When I was going through and researching all the Westerns and deciding which way to shape this, I noticed the gangs were distinctly white people most of the time. When I did research (on the Old West), I realized there’s a lot more to it than that. A lot of these gangs were diverse. They had women. They had people who were former slaves and Native Americans. So, I really wanted to push having a more diverse gang to better reflect what was actually going on at the time. (SPOILER ALERT) Even making Jake, the younger member of the gang, a gay individual, was something I was excited to explore, because I wanted (that characteristic) to be subtly there. What would that be like? It also contributes to his innocence at that time. Men were getting married at that time at age 15, so it would have been odd for him to be a virgin. So, given that he is gay (and would likely be shunned or worse because of it), it kind of plays into the character’s lack of sexual experience.

It was good to do this and better reflect what the time period was and put a different spin on what the gangs in the west used to be and what audiences are typically used to seeing.

Q: Your films generally have a horror component. Do you think you’ll continue to remain in the horror genre or explore other types of films?

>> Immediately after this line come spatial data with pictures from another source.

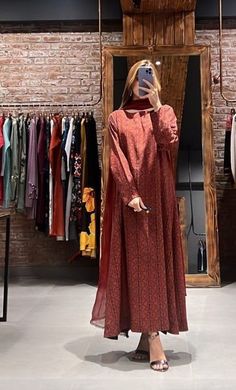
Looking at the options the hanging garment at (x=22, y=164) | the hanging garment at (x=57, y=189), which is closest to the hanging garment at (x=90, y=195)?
the hanging garment at (x=57, y=189)

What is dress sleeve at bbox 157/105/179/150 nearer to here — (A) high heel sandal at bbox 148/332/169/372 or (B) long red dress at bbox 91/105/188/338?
(B) long red dress at bbox 91/105/188/338

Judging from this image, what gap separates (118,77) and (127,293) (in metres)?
3.05

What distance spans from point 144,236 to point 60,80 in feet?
12.6

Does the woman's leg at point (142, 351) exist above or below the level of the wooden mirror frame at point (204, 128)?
below

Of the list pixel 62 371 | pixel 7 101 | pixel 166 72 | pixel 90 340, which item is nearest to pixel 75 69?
pixel 7 101

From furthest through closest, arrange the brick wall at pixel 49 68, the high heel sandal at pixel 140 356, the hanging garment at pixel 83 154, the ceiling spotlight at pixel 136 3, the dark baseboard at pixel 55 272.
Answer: the brick wall at pixel 49 68 < the dark baseboard at pixel 55 272 < the hanging garment at pixel 83 154 < the ceiling spotlight at pixel 136 3 < the high heel sandal at pixel 140 356

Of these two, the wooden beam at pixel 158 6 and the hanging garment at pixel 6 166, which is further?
the hanging garment at pixel 6 166

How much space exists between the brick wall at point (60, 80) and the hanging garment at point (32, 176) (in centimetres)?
74

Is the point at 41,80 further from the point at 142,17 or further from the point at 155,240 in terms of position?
the point at 155,240

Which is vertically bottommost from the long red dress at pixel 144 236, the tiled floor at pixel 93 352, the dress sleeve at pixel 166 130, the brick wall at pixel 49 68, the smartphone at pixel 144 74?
the tiled floor at pixel 93 352

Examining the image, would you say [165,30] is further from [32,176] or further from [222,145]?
[32,176]

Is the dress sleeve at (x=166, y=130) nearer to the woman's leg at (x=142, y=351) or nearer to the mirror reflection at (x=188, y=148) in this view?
the woman's leg at (x=142, y=351)

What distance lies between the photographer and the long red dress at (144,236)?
237 cm

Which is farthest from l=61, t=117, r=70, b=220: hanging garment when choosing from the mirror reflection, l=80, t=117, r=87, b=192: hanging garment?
the mirror reflection
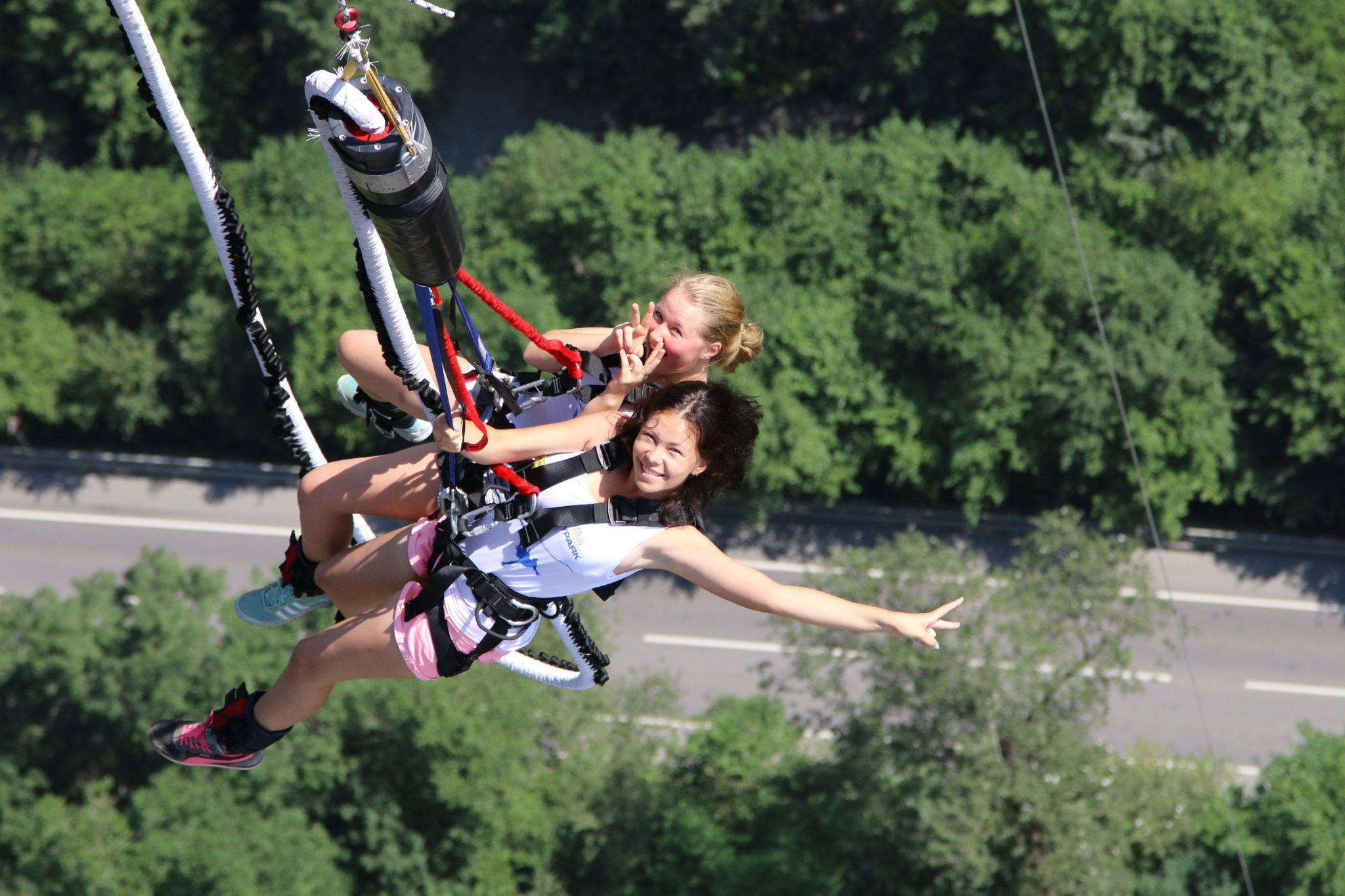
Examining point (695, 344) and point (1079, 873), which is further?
point (1079, 873)

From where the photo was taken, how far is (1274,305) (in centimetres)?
1877

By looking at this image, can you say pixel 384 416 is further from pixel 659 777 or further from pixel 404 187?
pixel 659 777

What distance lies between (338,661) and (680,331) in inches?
89.1

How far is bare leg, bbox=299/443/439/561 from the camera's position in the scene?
6.39 meters

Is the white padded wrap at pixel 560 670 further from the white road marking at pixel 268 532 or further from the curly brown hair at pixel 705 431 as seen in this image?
the white road marking at pixel 268 532

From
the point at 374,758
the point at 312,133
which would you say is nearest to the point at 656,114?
the point at 374,758

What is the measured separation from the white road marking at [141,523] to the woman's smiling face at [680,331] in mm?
16136

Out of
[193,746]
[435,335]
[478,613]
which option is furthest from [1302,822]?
[435,335]

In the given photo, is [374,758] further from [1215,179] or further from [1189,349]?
[1215,179]

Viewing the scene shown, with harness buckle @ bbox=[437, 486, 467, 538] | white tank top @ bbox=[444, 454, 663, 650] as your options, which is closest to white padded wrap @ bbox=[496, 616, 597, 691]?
white tank top @ bbox=[444, 454, 663, 650]

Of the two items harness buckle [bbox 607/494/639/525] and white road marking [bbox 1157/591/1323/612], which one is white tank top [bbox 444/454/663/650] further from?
white road marking [bbox 1157/591/1323/612]

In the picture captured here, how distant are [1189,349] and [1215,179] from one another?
2.66 m

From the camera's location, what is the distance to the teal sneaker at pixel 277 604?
23.1 ft

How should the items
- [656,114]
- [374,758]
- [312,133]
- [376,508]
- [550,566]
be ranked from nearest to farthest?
[312,133] → [550,566] → [376,508] → [374,758] → [656,114]
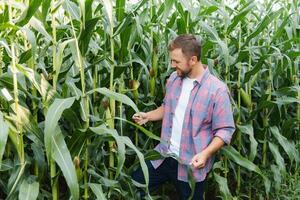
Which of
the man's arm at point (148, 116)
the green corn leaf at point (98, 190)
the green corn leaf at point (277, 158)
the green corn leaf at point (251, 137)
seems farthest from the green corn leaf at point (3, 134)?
the green corn leaf at point (277, 158)

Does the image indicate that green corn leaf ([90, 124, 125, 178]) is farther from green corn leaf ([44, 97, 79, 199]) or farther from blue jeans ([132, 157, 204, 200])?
blue jeans ([132, 157, 204, 200])

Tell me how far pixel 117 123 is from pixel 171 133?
0.40 metres

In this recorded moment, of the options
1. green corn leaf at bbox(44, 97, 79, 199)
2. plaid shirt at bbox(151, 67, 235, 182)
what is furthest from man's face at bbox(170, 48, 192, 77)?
green corn leaf at bbox(44, 97, 79, 199)

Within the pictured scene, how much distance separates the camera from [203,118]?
287 cm

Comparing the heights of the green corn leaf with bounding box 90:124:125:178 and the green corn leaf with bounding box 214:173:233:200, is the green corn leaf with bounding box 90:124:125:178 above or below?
above

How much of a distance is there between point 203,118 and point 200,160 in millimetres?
264

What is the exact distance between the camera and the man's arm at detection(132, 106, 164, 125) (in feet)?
9.80

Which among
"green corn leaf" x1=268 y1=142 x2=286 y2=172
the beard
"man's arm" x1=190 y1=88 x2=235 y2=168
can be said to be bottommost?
"green corn leaf" x1=268 y1=142 x2=286 y2=172

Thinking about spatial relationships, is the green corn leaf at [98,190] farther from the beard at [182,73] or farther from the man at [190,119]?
the beard at [182,73]

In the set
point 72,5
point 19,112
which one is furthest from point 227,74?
point 19,112

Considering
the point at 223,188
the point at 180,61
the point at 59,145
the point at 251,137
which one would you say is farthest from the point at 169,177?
the point at 59,145

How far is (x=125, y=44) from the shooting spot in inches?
114

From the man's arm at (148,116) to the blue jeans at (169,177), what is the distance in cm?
26

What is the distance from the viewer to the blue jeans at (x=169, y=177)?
9.75 ft
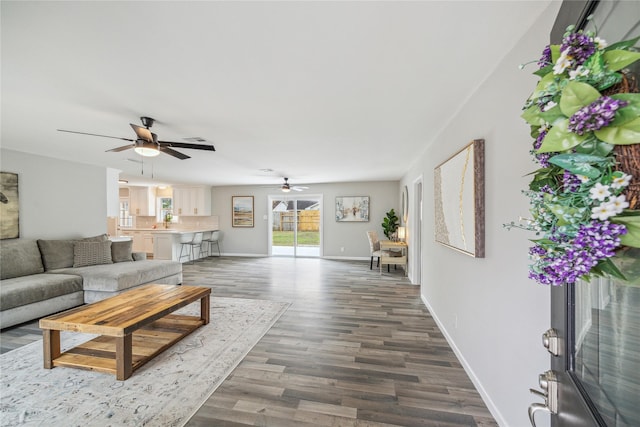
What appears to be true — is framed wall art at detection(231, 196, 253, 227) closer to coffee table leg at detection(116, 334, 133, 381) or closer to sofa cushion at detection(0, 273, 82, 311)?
sofa cushion at detection(0, 273, 82, 311)

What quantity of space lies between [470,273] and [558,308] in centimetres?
151

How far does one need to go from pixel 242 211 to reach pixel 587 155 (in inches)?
342

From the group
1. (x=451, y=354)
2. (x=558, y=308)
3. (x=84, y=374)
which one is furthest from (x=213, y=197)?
(x=558, y=308)

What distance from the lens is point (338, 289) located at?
4789mm

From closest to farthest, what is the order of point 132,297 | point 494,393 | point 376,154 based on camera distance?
point 494,393 → point 132,297 → point 376,154

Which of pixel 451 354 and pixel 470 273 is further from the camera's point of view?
pixel 451 354

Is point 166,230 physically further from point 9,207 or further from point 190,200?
point 9,207

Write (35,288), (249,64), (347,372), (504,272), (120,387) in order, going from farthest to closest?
(35,288), (347,372), (120,387), (249,64), (504,272)

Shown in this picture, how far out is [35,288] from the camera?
3.22 m

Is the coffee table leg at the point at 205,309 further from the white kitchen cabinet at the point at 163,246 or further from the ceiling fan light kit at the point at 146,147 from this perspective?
the white kitchen cabinet at the point at 163,246

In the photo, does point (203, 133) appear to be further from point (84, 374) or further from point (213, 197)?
point (213, 197)

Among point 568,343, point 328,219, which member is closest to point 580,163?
point 568,343

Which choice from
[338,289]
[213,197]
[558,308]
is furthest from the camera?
[213,197]

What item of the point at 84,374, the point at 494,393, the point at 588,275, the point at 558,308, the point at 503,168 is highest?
the point at 503,168
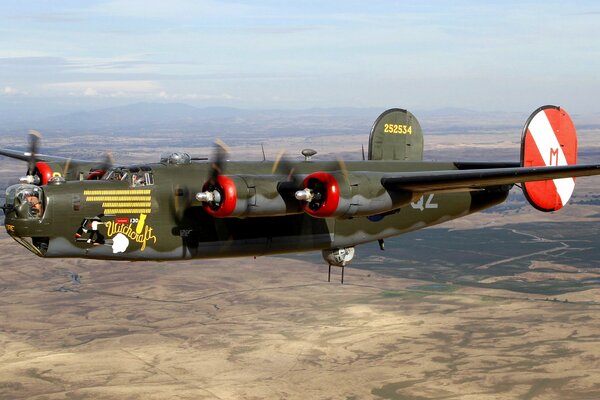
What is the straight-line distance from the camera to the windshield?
29.6 metres

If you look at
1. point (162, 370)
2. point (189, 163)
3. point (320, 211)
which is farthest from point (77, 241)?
point (162, 370)

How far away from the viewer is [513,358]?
530 ft

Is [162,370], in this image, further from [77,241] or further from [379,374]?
[77,241]

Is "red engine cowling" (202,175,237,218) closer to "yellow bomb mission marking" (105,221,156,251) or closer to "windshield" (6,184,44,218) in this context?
"yellow bomb mission marking" (105,221,156,251)

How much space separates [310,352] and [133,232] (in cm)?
13584

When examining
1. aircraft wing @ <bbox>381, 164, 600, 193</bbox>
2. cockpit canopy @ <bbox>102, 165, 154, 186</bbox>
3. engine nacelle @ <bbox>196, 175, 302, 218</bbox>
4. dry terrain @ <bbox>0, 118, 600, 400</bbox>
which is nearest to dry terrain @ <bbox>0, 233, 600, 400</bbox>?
dry terrain @ <bbox>0, 118, 600, 400</bbox>

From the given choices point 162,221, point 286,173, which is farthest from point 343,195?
point 162,221

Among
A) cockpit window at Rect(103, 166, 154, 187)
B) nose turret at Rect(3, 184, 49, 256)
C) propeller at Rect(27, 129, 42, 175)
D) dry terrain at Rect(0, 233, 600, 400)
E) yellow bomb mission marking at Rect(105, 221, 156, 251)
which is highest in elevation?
propeller at Rect(27, 129, 42, 175)

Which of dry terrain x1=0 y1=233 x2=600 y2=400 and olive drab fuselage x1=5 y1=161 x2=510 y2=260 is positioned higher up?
olive drab fuselage x1=5 y1=161 x2=510 y2=260

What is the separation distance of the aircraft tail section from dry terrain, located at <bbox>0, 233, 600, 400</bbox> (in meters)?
104

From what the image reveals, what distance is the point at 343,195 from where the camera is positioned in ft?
101

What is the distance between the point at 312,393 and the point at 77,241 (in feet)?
382

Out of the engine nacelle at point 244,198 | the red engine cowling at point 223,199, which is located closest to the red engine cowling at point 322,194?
the engine nacelle at point 244,198

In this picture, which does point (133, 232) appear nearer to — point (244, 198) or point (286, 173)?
point (244, 198)
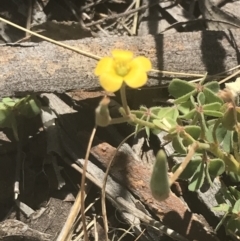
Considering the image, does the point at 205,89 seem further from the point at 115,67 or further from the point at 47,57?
the point at 47,57

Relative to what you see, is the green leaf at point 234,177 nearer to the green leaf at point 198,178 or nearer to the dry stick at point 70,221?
the green leaf at point 198,178

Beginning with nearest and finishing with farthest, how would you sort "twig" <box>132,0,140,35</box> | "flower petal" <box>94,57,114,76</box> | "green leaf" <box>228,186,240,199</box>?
"flower petal" <box>94,57,114,76</box>
"green leaf" <box>228,186,240,199</box>
"twig" <box>132,0,140,35</box>

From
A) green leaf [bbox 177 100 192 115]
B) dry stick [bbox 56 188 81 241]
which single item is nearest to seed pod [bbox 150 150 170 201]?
green leaf [bbox 177 100 192 115]

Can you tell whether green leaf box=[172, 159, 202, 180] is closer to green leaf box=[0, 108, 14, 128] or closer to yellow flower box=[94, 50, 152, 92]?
yellow flower box=[94, 50, 152, 92]

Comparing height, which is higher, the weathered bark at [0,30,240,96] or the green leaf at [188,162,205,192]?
the weathered bark at [0,30,240,96]

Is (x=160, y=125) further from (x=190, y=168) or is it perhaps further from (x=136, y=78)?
(x=136, y=78)

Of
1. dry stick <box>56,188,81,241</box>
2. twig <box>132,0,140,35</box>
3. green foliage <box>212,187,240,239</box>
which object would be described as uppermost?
twig <box>132,0,140,35</box>

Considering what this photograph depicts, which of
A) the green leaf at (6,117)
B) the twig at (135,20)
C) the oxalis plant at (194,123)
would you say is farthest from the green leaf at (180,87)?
the twig at (135,20)

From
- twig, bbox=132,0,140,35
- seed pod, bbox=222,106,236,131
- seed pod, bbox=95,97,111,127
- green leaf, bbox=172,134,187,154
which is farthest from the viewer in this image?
twig, bbox=132,0,140,35
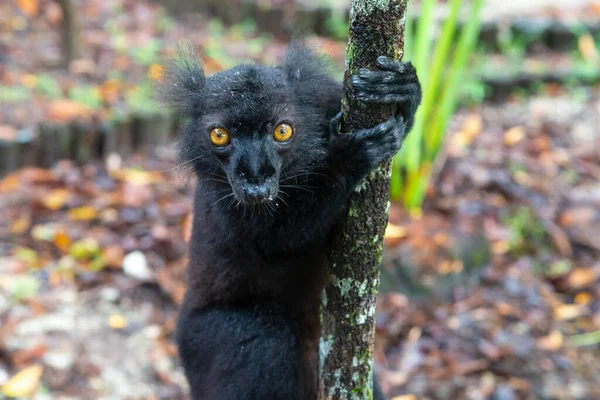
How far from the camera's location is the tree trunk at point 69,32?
24.5ft

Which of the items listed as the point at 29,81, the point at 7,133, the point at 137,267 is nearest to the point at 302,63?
the point at 137,267

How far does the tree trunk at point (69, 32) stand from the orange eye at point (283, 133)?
519 cm

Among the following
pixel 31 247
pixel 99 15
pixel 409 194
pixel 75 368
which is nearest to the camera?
pixel 75 368

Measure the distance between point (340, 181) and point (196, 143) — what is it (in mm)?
873

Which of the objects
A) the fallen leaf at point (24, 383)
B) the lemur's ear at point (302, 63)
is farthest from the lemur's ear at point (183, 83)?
the fallen leaf at point (24, 383)

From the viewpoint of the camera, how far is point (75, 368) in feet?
16.0

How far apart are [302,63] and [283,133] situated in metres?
0.49

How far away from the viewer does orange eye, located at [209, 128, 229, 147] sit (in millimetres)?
3131

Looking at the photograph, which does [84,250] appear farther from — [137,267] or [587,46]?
[587,46]

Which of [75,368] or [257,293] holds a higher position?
[257,293]

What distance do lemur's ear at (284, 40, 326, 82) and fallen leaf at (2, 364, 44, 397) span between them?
9.19 ft

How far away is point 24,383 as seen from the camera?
4586mm

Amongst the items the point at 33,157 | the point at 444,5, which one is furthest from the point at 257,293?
the point at 444,5

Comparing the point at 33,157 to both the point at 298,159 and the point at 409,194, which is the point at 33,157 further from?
the point at 298,159
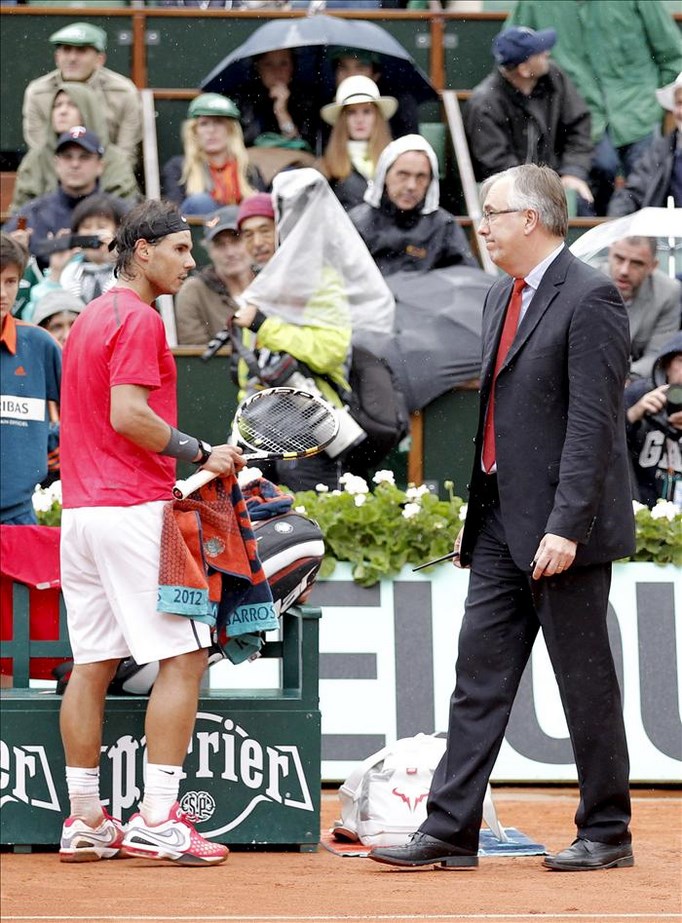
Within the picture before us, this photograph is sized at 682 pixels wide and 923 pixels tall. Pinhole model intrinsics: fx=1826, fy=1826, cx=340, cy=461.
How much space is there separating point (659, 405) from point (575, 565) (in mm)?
3362

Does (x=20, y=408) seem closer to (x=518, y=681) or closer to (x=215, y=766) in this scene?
(x=215, y=766)

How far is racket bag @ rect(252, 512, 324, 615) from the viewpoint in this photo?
622cm

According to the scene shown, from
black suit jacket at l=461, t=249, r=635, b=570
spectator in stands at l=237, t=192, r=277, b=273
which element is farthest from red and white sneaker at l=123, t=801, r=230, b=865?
spectator in stands at l=237, t=192, r=277, b=273

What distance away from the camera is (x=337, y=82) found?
40.0 feet

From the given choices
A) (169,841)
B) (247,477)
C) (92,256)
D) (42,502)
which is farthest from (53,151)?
(169,841)

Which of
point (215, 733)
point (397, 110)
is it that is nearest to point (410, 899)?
point (215, 733)

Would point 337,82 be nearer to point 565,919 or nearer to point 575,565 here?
point 575,565

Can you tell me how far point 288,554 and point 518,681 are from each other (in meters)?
1.01

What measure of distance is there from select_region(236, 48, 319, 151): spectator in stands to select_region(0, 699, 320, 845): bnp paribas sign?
21.8 ft

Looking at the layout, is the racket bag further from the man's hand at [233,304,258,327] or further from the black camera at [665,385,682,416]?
the black camera at [665,385,682,416]

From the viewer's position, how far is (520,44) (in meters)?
11.5

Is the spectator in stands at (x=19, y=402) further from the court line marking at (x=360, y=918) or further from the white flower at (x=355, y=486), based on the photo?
the court line marking at (x=360, y=918)

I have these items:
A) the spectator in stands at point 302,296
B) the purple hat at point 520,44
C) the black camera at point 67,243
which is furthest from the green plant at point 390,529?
the purple hat at point 520,44

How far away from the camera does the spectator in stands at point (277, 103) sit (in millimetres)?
12266
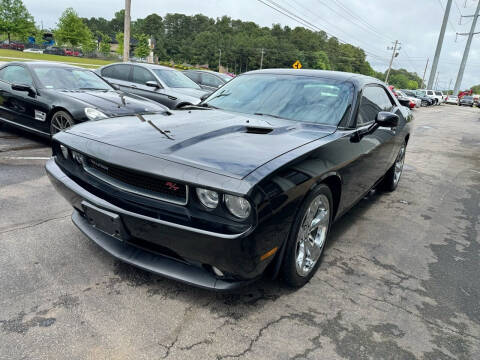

Koontz: I love genre films, in particular. So, I think I always will make some type of genre film. It may not always specifically be horror. I’ll never stop making horror films but I might not exclusively make horror films. We have a sci-fi film we’re working on now. I have a coming-of-age story that’s coming together as well. I have one about a serial killer that’s not quite horror but more in the “Gone Girl” world. It’s kind of a thriller.

I grew up not being allowed to watch horror films so it kind of became this forbidden fruit that I gravitated toward, much to my mother’s chagrin. Now, I really like playing in this space. What excites me about the horror genre is the idea of mixing genres.

Q: What do you anticipate in terms of getting back to work after the pandemic is under control?

Koontz: My company is producing a number of films. There are two movies we’re going to make at the end of this year. One is actually going into production next month but I’m just a producer on it, not a director. I can’t give too many details just yet.  They’re both in the horror/thriller space. I had wanted to take some time off anyway after (making “The Pale Door”) and previously “Scare Package,” which were back-to-back, and just do some producing for other people. But I would say about a year from now I’m going to push forward this film called “Dream Machine,” a sort of Cronenberg-esque sci-fi film.

Q: “The Pale Door” has an eclectic score. What drove your choice of music for the film?

Koontz: I would say it’s music nobody’s ever heard because we actually created instruments for the film. Alex Cuervo is the composer. He used no modern instruments. It was actually a femur bone that he’s blowing into to make the horn sounds. The clacking is him clacking antlers together. We strung a violin with barbed wire and sticks. Our cello was made of a shipping box. Our guitar was made of tin. We really challenged ourselves.

Once Covid happened, everything shut down right as we were getting around to our score. So, we decided to really go after these unusual sounds. The piano is the only modern instrument—and the one we used was over 200 years old. Otherwise, everything else is all-organic and these weird sounds were created. I think Alex did a wonderful job on that. So, I’m really proud of the score. It sounds weird because it is weird. It’s never been done before. There’s a little Ennio Morricone pastiche moments in there, but it’s more like the weirder Morricone stuff like “The Mission.” And there’s a little inspiration from Hans Zimmer, but we really made it our own.